6 Schedule K provides, so far as is relevant:
- Application of code
- 1 This code of conduct applies to any expert engaged to:
- (a) provide a report as to his or her opinion for use as evidence in proceedings or proposed proceedings, or
(b) give opinion evidence in proceedings or proposed proceedings.
- General Duty to the Court
- 2 An expert witness has an overriding duty to assist the Court impartially on matters relevant to the expert’s area of expertise.
- 3 An expert witness’s paramount duty is to the Court and not to the person retaining the expert.
- 4 An expert witness is not an advocate for a party.
7 The gist of the plaintiffs’ argument was that, in the context of Pt 36 r 13C and Schedule K, the dominant purpose of communications with an expert witness is to assist the court and not the provision to the client of professional legal services.

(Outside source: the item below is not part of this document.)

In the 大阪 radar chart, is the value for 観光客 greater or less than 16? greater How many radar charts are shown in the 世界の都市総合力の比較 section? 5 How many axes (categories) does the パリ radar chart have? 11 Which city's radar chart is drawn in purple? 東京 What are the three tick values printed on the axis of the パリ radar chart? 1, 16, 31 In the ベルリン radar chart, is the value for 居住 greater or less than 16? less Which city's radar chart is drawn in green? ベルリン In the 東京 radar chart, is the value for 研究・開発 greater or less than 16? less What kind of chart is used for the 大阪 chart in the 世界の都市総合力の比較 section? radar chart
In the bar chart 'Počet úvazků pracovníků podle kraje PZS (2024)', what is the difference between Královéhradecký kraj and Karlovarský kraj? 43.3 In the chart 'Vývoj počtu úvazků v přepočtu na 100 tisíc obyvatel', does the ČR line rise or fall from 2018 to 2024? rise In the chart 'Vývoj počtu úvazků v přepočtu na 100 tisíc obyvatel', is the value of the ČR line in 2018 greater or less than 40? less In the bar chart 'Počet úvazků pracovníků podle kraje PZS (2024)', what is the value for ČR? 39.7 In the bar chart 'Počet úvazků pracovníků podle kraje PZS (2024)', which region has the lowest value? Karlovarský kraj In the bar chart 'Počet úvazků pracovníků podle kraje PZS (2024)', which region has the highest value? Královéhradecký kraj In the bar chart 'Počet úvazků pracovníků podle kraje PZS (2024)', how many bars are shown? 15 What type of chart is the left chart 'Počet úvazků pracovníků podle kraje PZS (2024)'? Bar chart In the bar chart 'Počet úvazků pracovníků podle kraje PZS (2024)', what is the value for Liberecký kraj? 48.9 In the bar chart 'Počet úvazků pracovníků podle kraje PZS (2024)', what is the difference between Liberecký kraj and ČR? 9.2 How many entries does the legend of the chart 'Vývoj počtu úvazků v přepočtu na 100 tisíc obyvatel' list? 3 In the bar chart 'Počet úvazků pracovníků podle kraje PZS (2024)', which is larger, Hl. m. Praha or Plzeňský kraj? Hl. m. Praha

8 Assistance to the court must be the witness’s dominant purpose in providing an opinion for use in the proceedings. But the purpose of communications between the party’s legal representatives and the witness is nonetheless predominantly to assist the party. That is because the predominant purpose of such communications is to bring forward expert evidence in aid of the party. But for that purpose, the communications would not be entered into at all. The fact that the witness is constrained to assist the court and to be impartial does not displace that purpose.

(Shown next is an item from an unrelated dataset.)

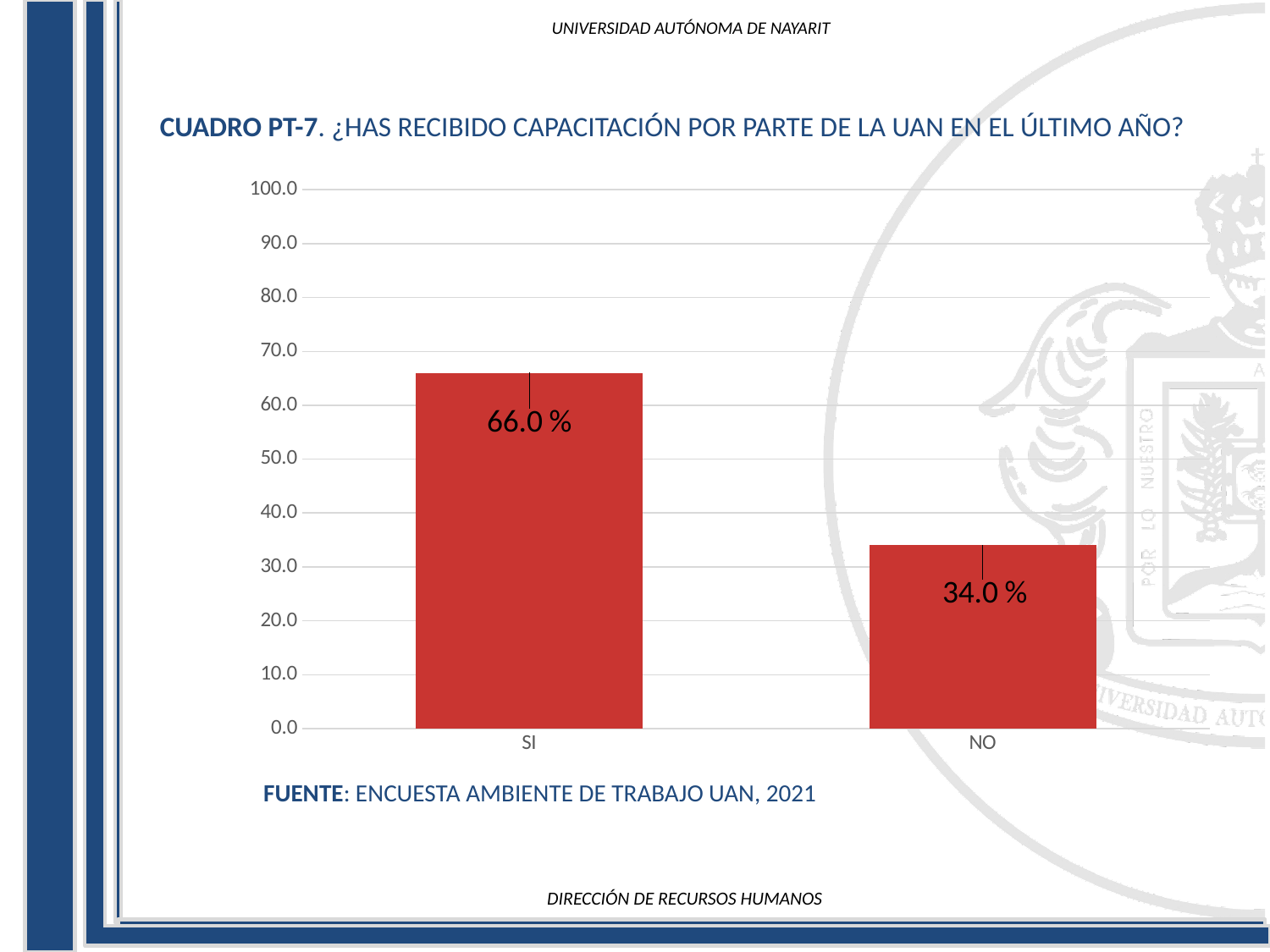
Is the value for SI greater or less than 60.0? greater What source is cited below the chart? ENCUESTA AMBIENTE DE TRABAJO UAN, 2021 How many categories are shown on the x axis? 2 Which category has the lowest value? NO What is the value for SI? 66.0 % What kind of chart is shown on the slide? bar chart What is the difference between the values for SI and NO? 32.0 % Which is larger, the value for SI or the value for NO? SI What is the value for NO? 34.0 % Is the value for NO greater or less than 40.0? less What is the maximum value shown on the y axis? 100.0 Which category has the highest value? SI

9 The plaintiffs’ argument fails to recognise the adversarial nature of the proceedings. No party is under an obligation to adduce expert evidence to assist the court. No expert is obliged to provide evidence to assist the court. (Experts are not amenable to the coercive power of the court to compel their attendance at court.) The court receives the benefit of assistance from an expert only if it suits a party to adduce such evidence. (That is, unless the court itself appoints an expert witness: rarely done, and not relevant for the present case.) The witness’s evidence must be impartial, but communications with a view to securing and facilitating the provision of such evidence are entered into for the purpose of assisting the party, not for the purpose of assisting the court. To suggest otherwise fails to recognise this reality.
10 The position at common law is clear and entrenched. Communications with a potential witness are protected by legal professional privilege. One would need a clear expression of legislative intent before the common law was taken to be abrogated in relation to expert witnesses. No such expression of intent is to be found in the rules or in s119.
11 The broader implications of the plaintiffs’ argument also work to defeat it. At common law, legal professional privilege attaches to communications with any prospective witness. A lay witness is bound to tell the truth. Honest lay evidence is of no less assistance to the court than honest expert evidence. The plaintiffs’ argument would, therefore, apply equally to communications with a prospective lay witness. The argument accordingly runs against the common law principle in relation to witnesses generally, expert and lay alike. It is all or nothing. No intent to abolish the principle altogether can be found in the rules or in the Evidence Act.
12 For these reasons, the fact that the documents related to communications between the defendants’ legal representatives and a prospective expert witness did not negate the claim for legal professional privilege.